**GIVEN PASSAGE:**
-------------------------

We cut a lot of lumber with a
handsaw in those days since most of his work was
in the county, building new homes and there was
no electric power at many of those worksites.
Almost everything was done by hand including
drilling large holes in sills and plates for
pipes to pass through them.

As the years passed and Frank
drifted off to other pursuits and the
homebuilding trade became much too difficult for
Uncle john to work it with only helpers. He
changed his line of work to Plumbing and
heating. In the late 50's my brother, Walter,
and I both worked for him for two or three
years.
Uncle John and Frank also were
aviators. Uncle John had known Charles Lindbergh
in those early flying days. He and Frank both
had their commercial pilots licenses and were
flight instructors at a small airfield on
Winchester Road called "Winchester Flying
Service". The field was long ago deserted and
homes built in it's place.

When I was growing up, I would
usually spend part of the summer months staying
at Uncle John and Aunt Doris' house. It was a
small home that John and Frank had built years
earlier. It was covered with roofing shingles
that gave the appearance of being bricks. One
summer while I was there, Aunt Sissy, (Ophelia
Shannon) and her boyfriend were flying a small
plane and "buzzing" the farm. They decided to
land in a large pasture across the road from
Uncle John's house.
Unfortunately, they
failed to see a barbed wire fence that stretched
across the field so when they approached the end
of the field and landed, it was too late to
avoid one of the posts. It punched a hole in the
wingtip which was covered with canvas. I
remember their consternation and worry over the
problem.
Frank loved building model
airplanes and had a good selection of them. As a
result of his model building hobby, he had a
case of model air plane cement, something very
much like fingernail polish. He brought it from
the house, and with a piece of cotton cloth,
they proceded to patch the hole. When it dried
he used model airplane paint of the same yellow
as that with which the airplane was
painted.
This was a rented airplane and
was not supposed to have landed anywhere but at
a regular airport. The repair and paint color
match was good enough that the damage wasn't
noticed upon their return to the private
airfield, though later it was found and they had
some explanations to make.
One other
event on the farm was when one of their friends
crashed a plane in the trees at the back of
John's farm. He got a little too low and clipped
a branch on a tree sending the plane spinning
through the limbs. It completely demolished the
airplane but the pilot only had a broken nose.
He was so very fortunate not to have been
killed.
As Uncle John got older he stopped
flying and when I once asked him about it, he
said that he had seen too many of his close
friends either get injured or killed by flying
in small planes. He said if one flew long enough
it would get him, so he stopped before it
happened to him too. It made sense to me....

-------------------------

**DATASET EXCERPTS:**

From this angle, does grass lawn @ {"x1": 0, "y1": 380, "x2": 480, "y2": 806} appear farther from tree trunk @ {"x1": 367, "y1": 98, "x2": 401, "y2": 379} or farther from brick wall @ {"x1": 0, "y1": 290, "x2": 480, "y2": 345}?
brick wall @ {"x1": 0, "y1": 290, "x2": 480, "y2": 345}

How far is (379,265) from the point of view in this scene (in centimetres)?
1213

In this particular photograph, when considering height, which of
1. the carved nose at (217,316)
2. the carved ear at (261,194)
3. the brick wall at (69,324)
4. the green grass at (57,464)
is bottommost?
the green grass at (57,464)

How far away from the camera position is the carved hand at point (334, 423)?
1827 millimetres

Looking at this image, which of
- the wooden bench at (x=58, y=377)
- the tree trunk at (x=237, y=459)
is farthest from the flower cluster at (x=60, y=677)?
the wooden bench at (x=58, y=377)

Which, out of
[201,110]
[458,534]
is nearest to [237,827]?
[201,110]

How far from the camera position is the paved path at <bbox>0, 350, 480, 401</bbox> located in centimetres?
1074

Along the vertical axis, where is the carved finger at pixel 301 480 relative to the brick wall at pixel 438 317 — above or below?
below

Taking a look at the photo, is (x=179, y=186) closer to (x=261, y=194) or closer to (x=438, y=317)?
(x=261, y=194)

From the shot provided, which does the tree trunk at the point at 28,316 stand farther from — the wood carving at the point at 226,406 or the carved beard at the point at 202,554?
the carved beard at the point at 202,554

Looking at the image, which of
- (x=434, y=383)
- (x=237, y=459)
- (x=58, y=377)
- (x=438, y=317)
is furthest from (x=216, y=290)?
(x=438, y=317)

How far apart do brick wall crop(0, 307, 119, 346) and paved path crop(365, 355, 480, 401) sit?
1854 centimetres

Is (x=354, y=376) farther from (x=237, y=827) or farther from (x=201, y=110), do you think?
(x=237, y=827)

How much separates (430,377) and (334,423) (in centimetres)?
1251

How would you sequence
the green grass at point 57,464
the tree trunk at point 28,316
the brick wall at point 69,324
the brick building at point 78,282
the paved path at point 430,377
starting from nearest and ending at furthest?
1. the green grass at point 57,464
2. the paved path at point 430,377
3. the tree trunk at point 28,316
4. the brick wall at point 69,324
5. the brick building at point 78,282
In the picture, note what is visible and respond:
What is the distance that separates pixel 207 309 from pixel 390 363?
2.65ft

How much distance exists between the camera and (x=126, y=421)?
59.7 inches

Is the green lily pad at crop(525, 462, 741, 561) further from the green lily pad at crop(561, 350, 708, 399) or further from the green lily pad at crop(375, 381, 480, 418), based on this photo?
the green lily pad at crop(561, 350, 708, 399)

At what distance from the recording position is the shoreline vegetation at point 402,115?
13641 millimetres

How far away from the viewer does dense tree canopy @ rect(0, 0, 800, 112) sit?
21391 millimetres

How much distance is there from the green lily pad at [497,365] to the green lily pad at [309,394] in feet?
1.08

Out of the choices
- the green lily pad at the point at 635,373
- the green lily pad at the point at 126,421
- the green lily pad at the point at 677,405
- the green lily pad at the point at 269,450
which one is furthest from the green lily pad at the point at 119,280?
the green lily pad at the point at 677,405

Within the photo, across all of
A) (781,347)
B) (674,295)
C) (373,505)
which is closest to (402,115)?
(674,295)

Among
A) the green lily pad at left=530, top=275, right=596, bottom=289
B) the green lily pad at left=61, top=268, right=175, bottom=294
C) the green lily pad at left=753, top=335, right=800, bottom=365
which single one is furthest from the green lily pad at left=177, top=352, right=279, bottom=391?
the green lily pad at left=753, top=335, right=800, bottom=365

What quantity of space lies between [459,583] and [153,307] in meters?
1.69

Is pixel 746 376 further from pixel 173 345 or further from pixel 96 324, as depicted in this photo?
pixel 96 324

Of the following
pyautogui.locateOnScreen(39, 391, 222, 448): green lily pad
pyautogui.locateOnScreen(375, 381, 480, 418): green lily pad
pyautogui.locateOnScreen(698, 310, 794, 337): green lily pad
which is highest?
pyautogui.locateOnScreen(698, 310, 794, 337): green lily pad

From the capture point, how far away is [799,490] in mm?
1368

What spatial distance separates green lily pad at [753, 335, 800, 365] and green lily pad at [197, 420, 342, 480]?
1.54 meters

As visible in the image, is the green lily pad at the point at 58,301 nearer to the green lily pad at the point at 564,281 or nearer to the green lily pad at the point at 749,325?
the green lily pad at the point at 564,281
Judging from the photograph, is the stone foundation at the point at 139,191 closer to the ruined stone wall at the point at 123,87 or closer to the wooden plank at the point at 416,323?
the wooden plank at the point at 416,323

-------------------------

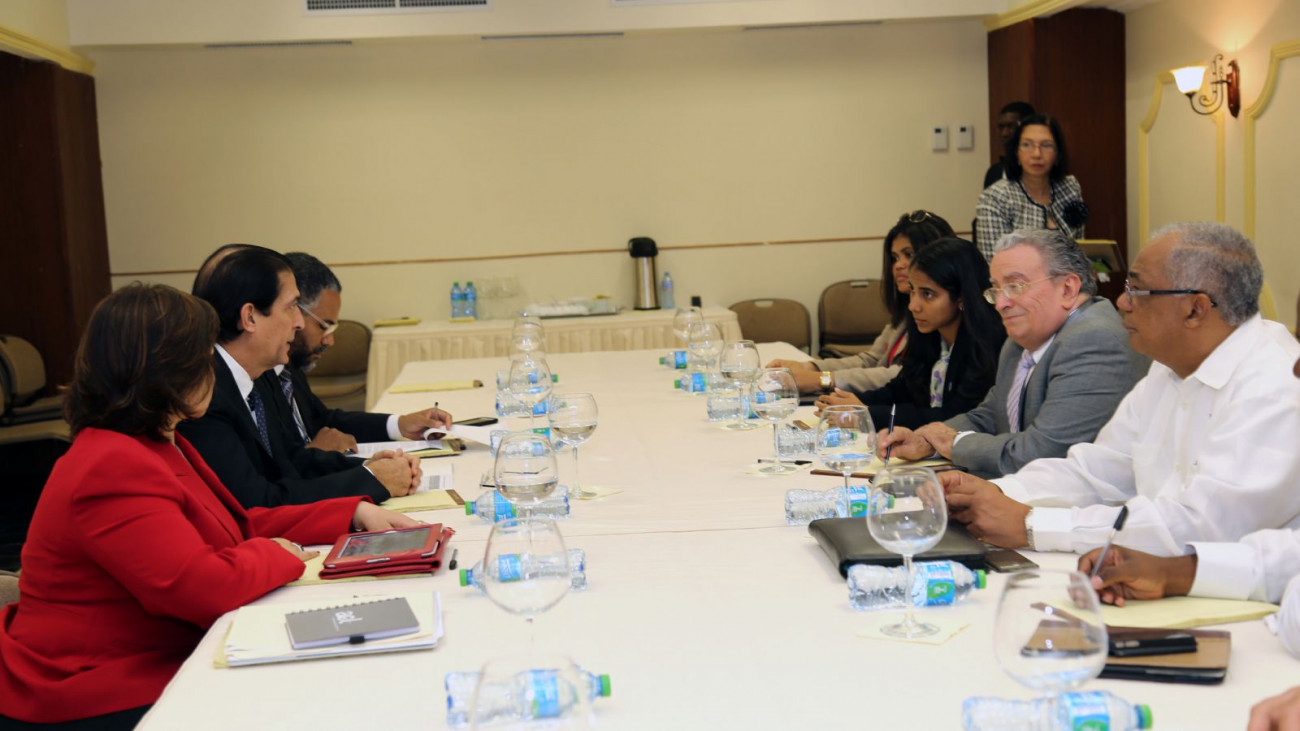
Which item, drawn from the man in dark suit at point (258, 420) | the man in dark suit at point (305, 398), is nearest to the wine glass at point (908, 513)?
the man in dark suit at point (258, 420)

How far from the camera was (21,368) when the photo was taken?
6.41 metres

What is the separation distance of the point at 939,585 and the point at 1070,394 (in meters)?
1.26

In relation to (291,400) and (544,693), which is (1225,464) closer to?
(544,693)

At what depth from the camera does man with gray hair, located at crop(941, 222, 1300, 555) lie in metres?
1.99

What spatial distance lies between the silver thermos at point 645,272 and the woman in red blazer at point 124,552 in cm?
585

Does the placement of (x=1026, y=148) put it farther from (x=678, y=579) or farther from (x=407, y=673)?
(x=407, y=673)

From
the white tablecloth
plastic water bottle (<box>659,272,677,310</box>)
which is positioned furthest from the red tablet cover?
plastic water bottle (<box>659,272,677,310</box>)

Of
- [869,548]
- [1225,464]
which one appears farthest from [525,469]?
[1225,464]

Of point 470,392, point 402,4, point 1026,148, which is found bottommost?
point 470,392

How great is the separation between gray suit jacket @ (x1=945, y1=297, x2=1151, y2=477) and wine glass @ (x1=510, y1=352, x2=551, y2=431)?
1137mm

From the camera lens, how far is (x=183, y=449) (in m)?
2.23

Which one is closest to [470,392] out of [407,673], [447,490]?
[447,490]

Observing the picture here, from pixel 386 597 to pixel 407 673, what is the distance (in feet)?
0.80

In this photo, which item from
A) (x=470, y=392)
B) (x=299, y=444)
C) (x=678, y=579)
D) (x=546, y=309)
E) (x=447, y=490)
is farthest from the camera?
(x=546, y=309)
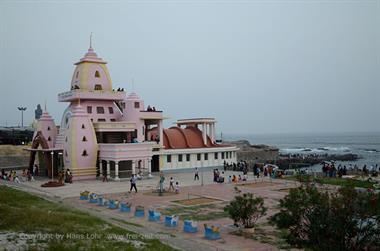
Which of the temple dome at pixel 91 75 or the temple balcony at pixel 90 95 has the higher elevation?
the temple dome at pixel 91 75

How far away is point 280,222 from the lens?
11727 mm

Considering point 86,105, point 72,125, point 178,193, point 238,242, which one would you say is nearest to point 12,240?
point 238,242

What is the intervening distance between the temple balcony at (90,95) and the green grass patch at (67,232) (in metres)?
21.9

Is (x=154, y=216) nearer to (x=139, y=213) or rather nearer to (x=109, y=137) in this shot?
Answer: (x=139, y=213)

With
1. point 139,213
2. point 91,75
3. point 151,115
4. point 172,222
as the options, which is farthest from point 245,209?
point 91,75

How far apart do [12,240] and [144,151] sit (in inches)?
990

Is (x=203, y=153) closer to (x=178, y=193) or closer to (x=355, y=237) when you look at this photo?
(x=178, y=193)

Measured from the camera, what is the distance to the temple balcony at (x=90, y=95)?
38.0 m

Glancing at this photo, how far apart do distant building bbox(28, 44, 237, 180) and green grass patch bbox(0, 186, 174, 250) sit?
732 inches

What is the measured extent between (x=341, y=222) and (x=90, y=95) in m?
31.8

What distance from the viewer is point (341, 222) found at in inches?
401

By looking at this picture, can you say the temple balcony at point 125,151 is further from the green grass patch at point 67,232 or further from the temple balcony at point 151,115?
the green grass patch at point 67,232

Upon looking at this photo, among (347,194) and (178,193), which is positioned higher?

-------------------------

**DIRECTION:**
Answer these questions about the memoir:
1. What was the airfield on Winchester Road called?
2. What part of the rented plane did the fence post punch a hole in?
3. What injury did the pilot who crashed into the trees at the back of John's farm suffer?
The records were drawn from a separate source unrelated to the memoir.

**TASK RESPONSE:**
1. Winchester Flying Service
2. The wingtip, which was covered with canvas
3. A broken nose